Trecho do documento:
◆ ◆ ◆ ◆ ◆

Ele falou que se inspirou no Rafael Nadal e no Ronaldo, que tiveram problemas nos joelhos e se recuperaram...
Sim, sim. Conversamos muito sobre esses caras. Assistíamos a jogos do Nadal e ele dizia: "Se ele pode jogar tênis, eu posso nadar. O impacto é menor". Esse lado mental é muito forte no César.

Como você se prepara para ser técnico?
Mantendo minha mente aberta e lendo tudo o que eu posso. Circulando por esses meios de nutrição, musculação, natação... E também olhando para exemplos de sucesso de outros esportes, principalmente esportes de explosão, de força, como levantamento de peso. Como isso se relaciona com a natação? Como eu poderia aplicar isso para a natação? É muito essa questão de manter a mente aberta e tentar buscar novos benefícios para a natação.

Como está sendo a vida em São Paulo?

◆ ◆ ◆ ◆ ◆

Registros do conjunto:
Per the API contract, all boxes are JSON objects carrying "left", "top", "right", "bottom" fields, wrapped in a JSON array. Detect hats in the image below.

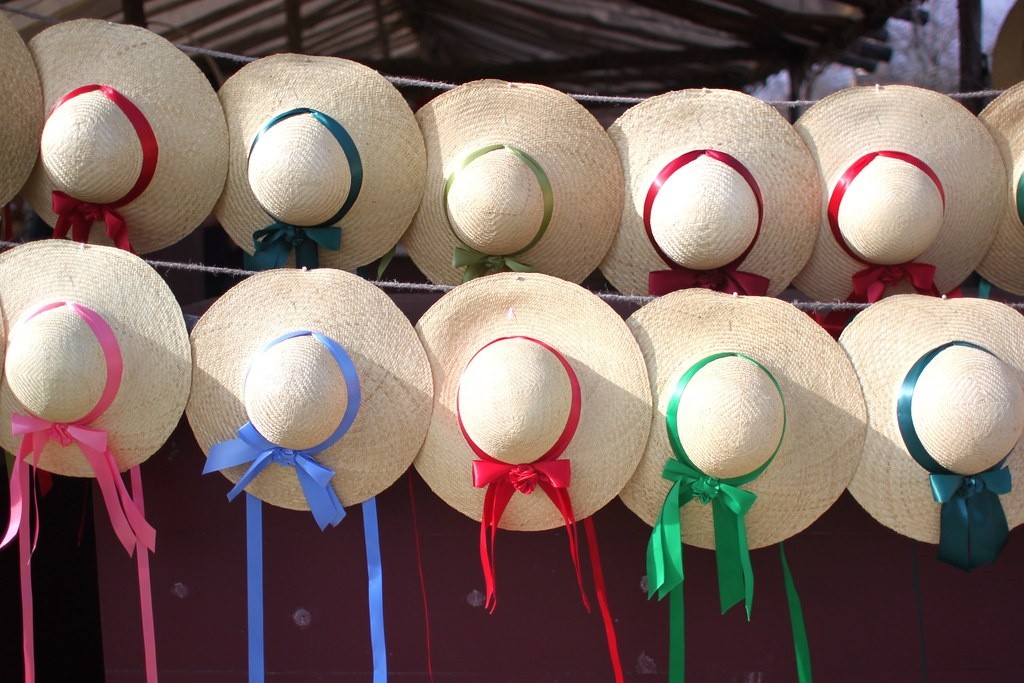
[
  {"left": 0, "top": 12, "right": 44, "bottom": 206},
  {"left": 213, "top": 52, "right": 427, "bottom": 272},
  {"left": 411, "top": 270, "right": 653, "bottom": 683},
  {"left": 0, "top": 238, "right": 193, "bottom": 683},
  {"left": 21, "top": 18, "right": 229, "bottom": 254},
  {"left": 596, "top": 86, "right": 821, "bottom": 304},
  {"left": 404, "top": 78, "right": 625, "bottom": 290},
  {"left": 790, "top": 84, "right": 1008, "bottom": 306},
  {"left": 186, "top": 266, "right": 435, "bottom": 683},
  {"left": 619, "top": 287, "right": 867, "bottom": 683},
  {"left": 975, "top": 82, "right": 1024, "bottom": 297},
  {"left": 837, "top": 293, "right": 1024, "bottom": 572}
]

◆ ◆ ◆ ◆ ◆

Exercício 1:
Resuma o trecho do documento em duas frases.
Exercício 2:
Segundo o trecho do documento, que esporte é citado como exemplo de esporte de explosão e de força?

Resposta 1:
Na conversa, citam-se Rafael Nadal e Ronaldo, que tiveram problemas nos joelhos e se recuperaram, e destaca-se que o lado mental é muito forte em César. Para se preparar como técnico, a pessoa entrevistada diz manter a mente aberta, ler tudo o que pode e observar exemplos de sucesso de outros esportes, principalmente os de explosão e de força, como o levantamento de peso.

Resposta 2:
O levantamento de peso.